MADRID—Patricia Sánchez stands in front of her flower stand in Madrid's Tirso de Molina Square and speaks about her life as an immigrant in Spain. "My intention was to remain about three to six months and then return, like all immigrants say they will," she explains while showing a customer her roses, daisies, and bonsai plants. Seven years later, she is still here, a naturalized Spanish citizen with a good job that pays her 10 times what she made in her native Colombia. "I liked this country," she says. "I knew that I could never find the peace on the streets of Bogotá that I found here."
Just a few subway stops away, Lamin Danso stands at the entrance to the Church of St. Mary of Mount Carmel in Madrid's wealthy Salamanca neighborhood, begging for money. A native of Gambia in West Africa, Danso has been an illegal immigrant in Spain for five years, unable to work or acquire a work permit. "That's why I beg here," he says, "because I have no papers and I don't want to do something bad."

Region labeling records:
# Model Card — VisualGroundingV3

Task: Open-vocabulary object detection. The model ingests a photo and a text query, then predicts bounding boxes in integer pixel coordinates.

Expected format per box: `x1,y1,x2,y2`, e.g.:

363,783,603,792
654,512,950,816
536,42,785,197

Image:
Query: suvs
==
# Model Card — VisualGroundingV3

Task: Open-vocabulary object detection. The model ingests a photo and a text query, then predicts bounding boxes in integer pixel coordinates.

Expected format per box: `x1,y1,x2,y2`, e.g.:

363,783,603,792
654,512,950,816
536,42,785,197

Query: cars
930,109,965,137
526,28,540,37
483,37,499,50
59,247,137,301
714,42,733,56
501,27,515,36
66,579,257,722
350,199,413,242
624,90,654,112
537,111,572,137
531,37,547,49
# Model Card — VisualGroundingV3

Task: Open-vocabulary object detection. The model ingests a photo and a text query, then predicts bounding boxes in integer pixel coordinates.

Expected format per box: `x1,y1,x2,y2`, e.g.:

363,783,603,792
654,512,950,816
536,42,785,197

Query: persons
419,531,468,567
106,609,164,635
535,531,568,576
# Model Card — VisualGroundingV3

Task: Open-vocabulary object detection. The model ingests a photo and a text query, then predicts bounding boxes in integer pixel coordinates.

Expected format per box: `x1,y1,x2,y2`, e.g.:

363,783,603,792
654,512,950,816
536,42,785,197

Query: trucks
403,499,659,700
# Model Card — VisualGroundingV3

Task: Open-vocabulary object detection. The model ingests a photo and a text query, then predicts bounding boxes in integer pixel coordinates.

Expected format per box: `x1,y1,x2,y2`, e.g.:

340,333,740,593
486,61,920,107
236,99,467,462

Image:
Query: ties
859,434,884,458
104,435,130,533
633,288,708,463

_Set exercise_
Answer these questions from the article on immigrants in Madrid:
(a) How many times her Colombian earnings does Patricia Sánchez now make?
(b) For how many years has Lamin Danso been an illegal immigrant in Spain?
(c) In which Madrid neighborhood does Danso beg?
This listing is separate from the article.

_Worked solution_
(a) Ten times.
(b) Five years.
(c) Salamanca.